╭─ The data
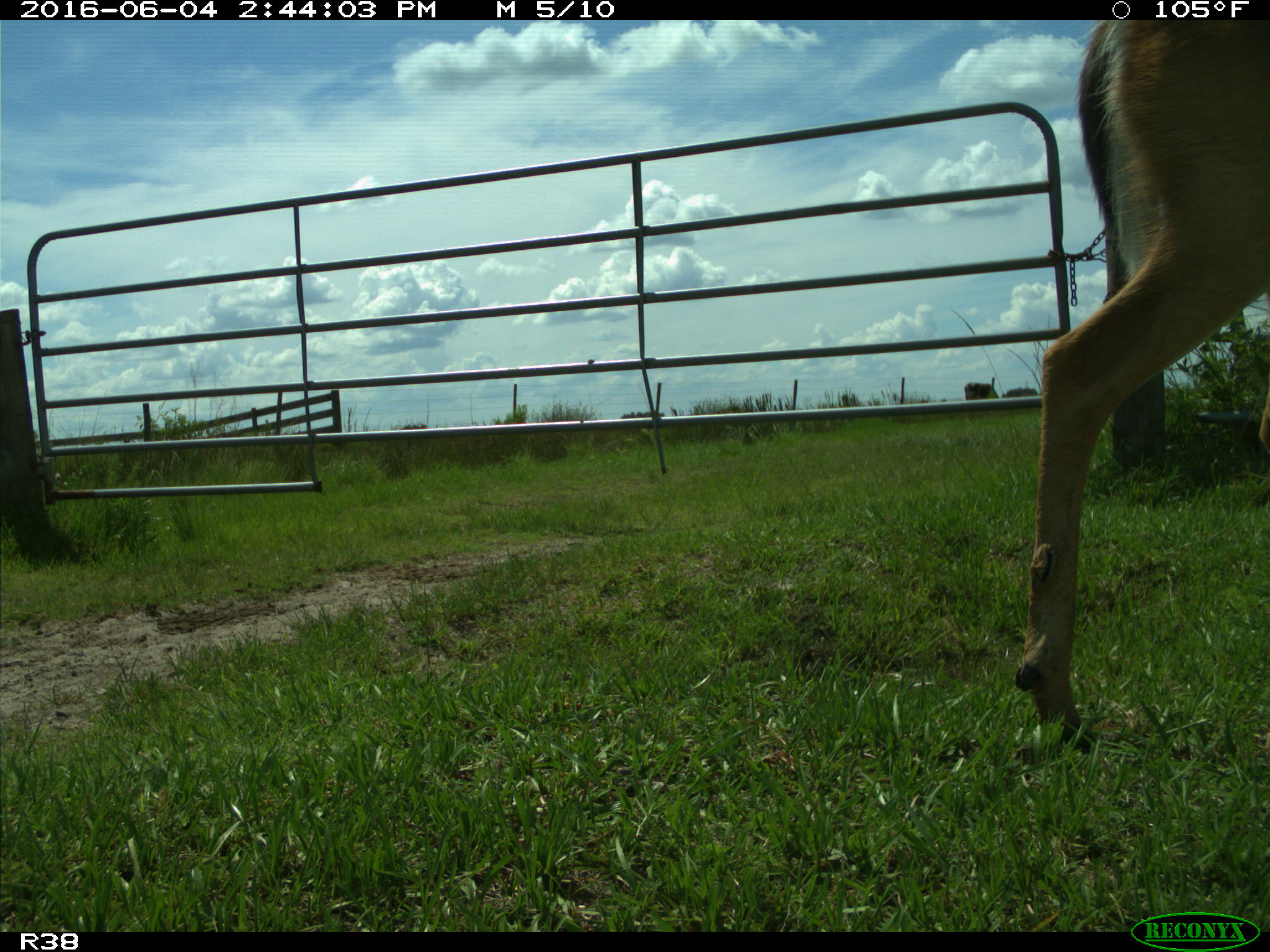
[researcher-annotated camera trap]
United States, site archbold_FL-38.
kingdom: Animalia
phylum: Chordata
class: Mammalia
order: Artiodactyla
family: Cervidae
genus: Odocoileus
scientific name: Odocoileus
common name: deer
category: unidentified deer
Unidentified deer (deer) (Odocoileus).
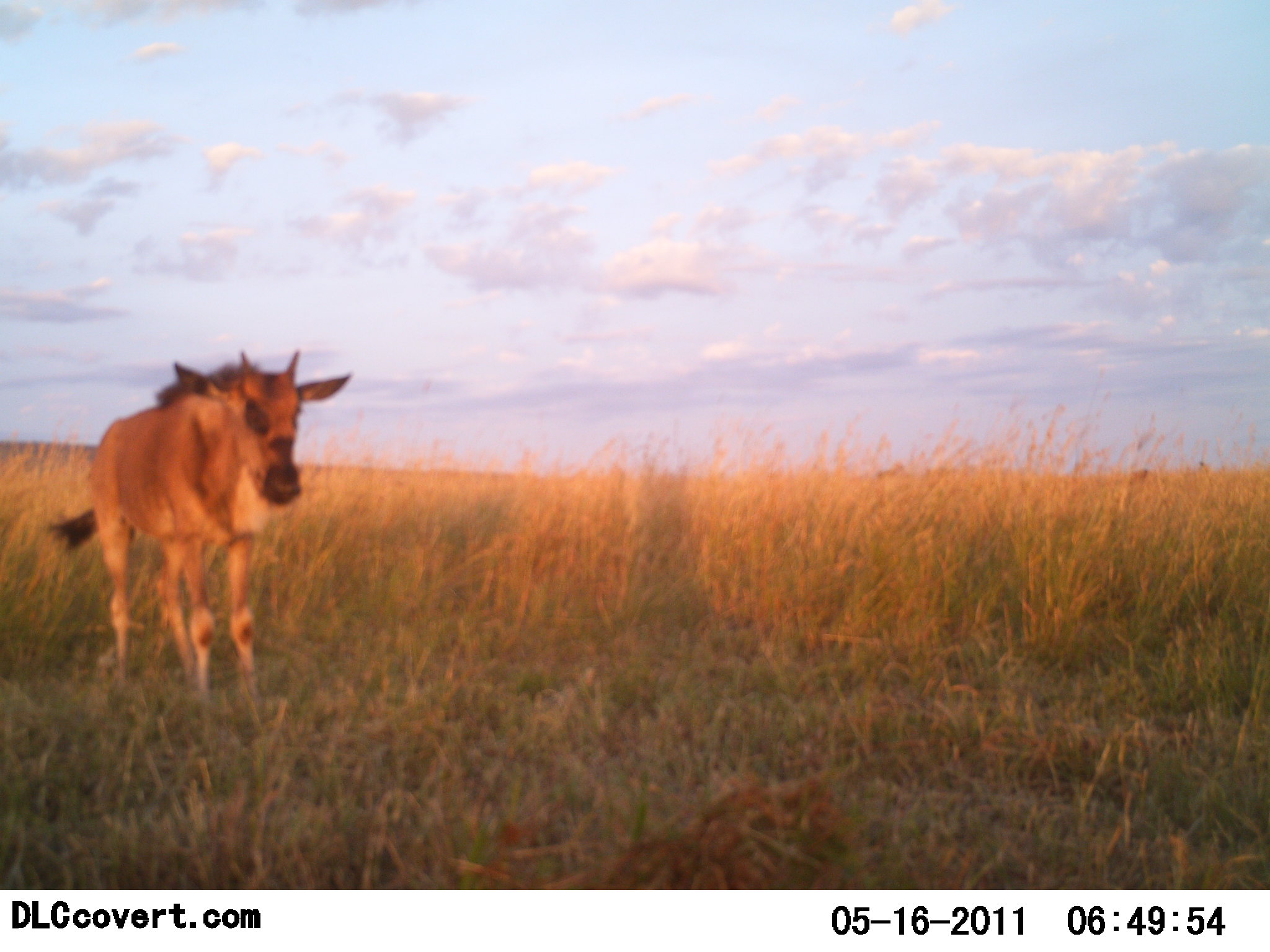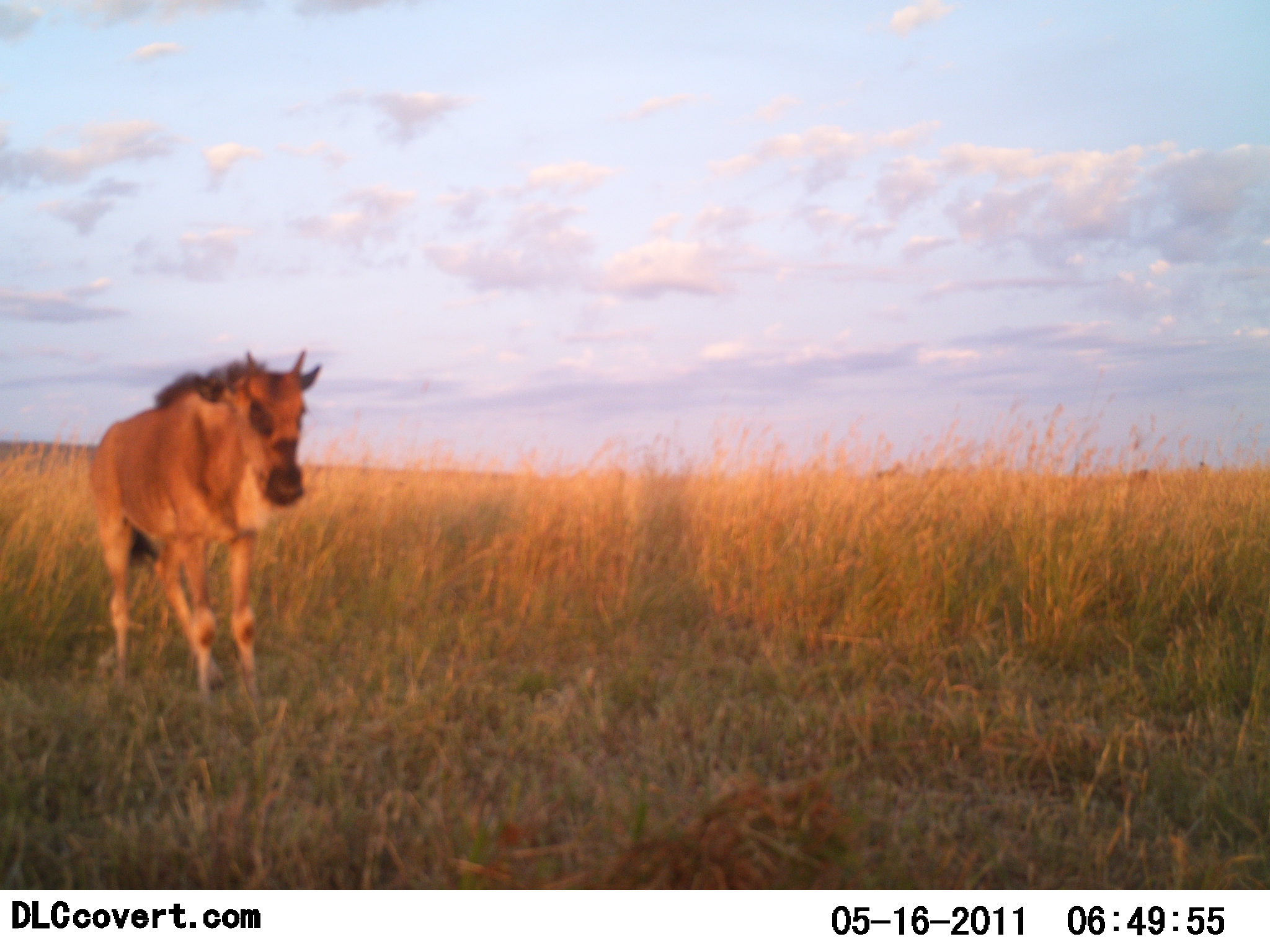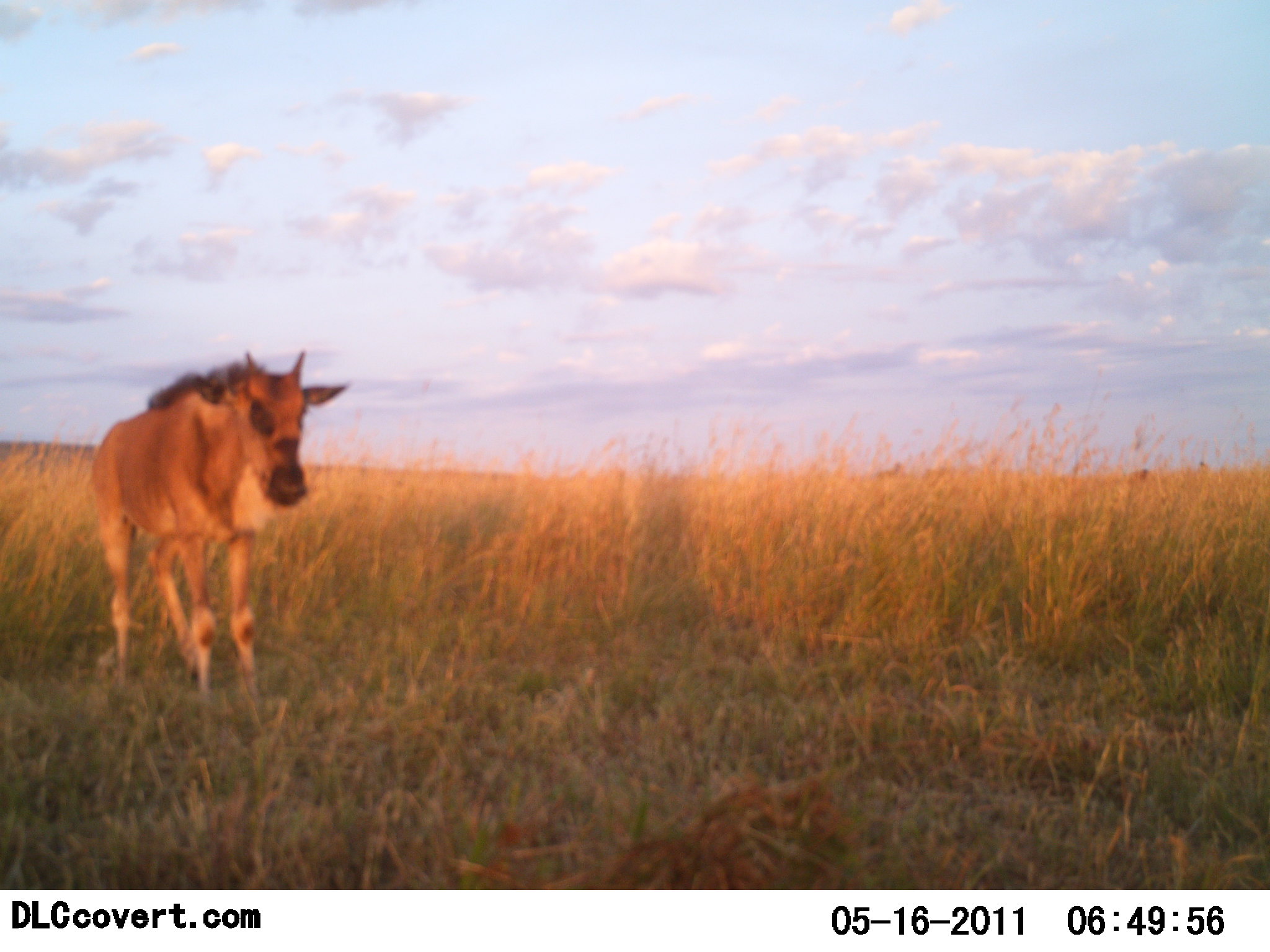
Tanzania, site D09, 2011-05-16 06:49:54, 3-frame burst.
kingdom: Animalia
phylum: Chordata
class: Mammalia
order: Artiodactyla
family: Bovidae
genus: Connochaetes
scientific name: Connochaetes taurinus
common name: blue wildebeest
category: wildebeest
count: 1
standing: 100%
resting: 0%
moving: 0%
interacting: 0%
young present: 57%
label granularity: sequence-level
╰─
**Assignment:** With the pictures omitted, the records above are to be repeated exactly.

**Final answer:**
[researcher-annotated camera trap]
United States, site archbold_FL-38.
kingdom: Animalia
phylum: Chordata
class: Mammalia
order: Artiodactyla
family: Cervidae
genus: Odocoileus
scientific name: Odocoileus
common name: deer
category: unidentified deer
Unidentified deer (deer) (Odocoileus).
Tanzania, site D09, 2011-05-16 06:49:54, 3-frame burst.
kingdom: Animalia
phylum: Chordata
class: Mammalia
order: Artiodactyla
family: Bovidae
genus: Connochaetes
scientific name: Connochaetes taurinus
common name: blue wildebeest
category: wildebeest
count: 1
standing: 100%
resting: 0%
moving: 0%
interacting: 0%
young present: 57%
label granularity: sequence-level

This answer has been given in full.